_Input data_:
---

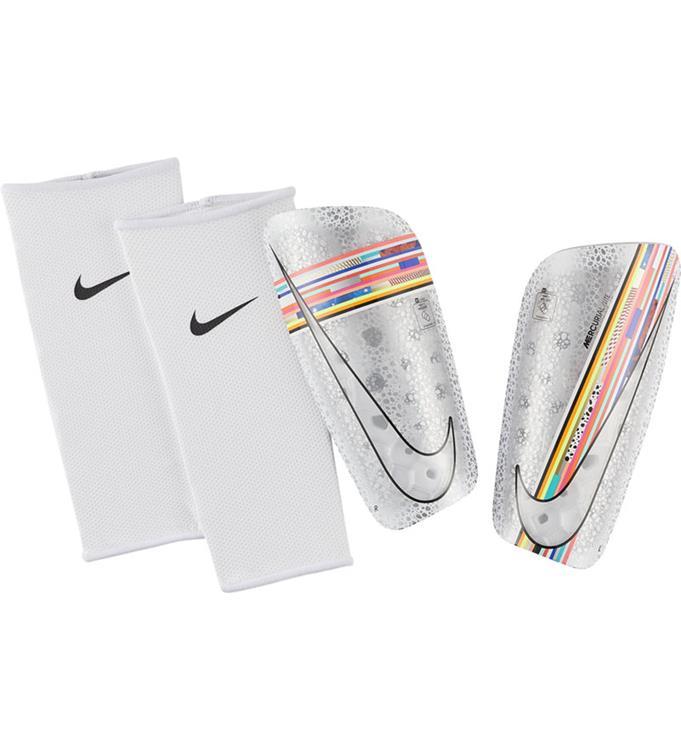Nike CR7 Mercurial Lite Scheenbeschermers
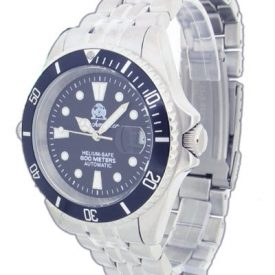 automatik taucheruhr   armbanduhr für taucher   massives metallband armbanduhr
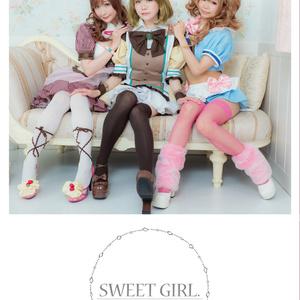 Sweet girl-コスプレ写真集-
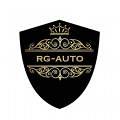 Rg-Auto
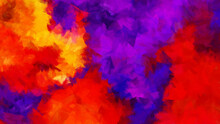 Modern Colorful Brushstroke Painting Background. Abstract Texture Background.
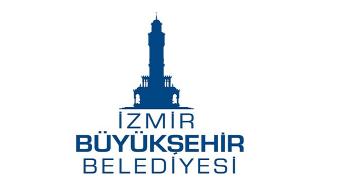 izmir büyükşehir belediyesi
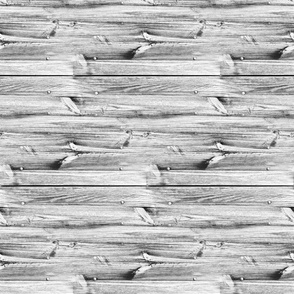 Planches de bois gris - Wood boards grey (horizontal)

---

_What the task asks_:
Word for word, copy every line of the data, excluding any pictures.

_Answer box_:
Nike CR7 Mercurial Lite Scheenbeschermers
 automatik taucheruhr   armbanduhr für taucher   massives metallband armbanduhr
 Sweet girl-コスプレ写真集-
 Rg-Auto
 Modern Colorful Brushstroke Painting Background. Abstract Texture Background.
 izmir büyükşehir belediyesi
 Planches de bois gris - Wood boards grey (horizontal)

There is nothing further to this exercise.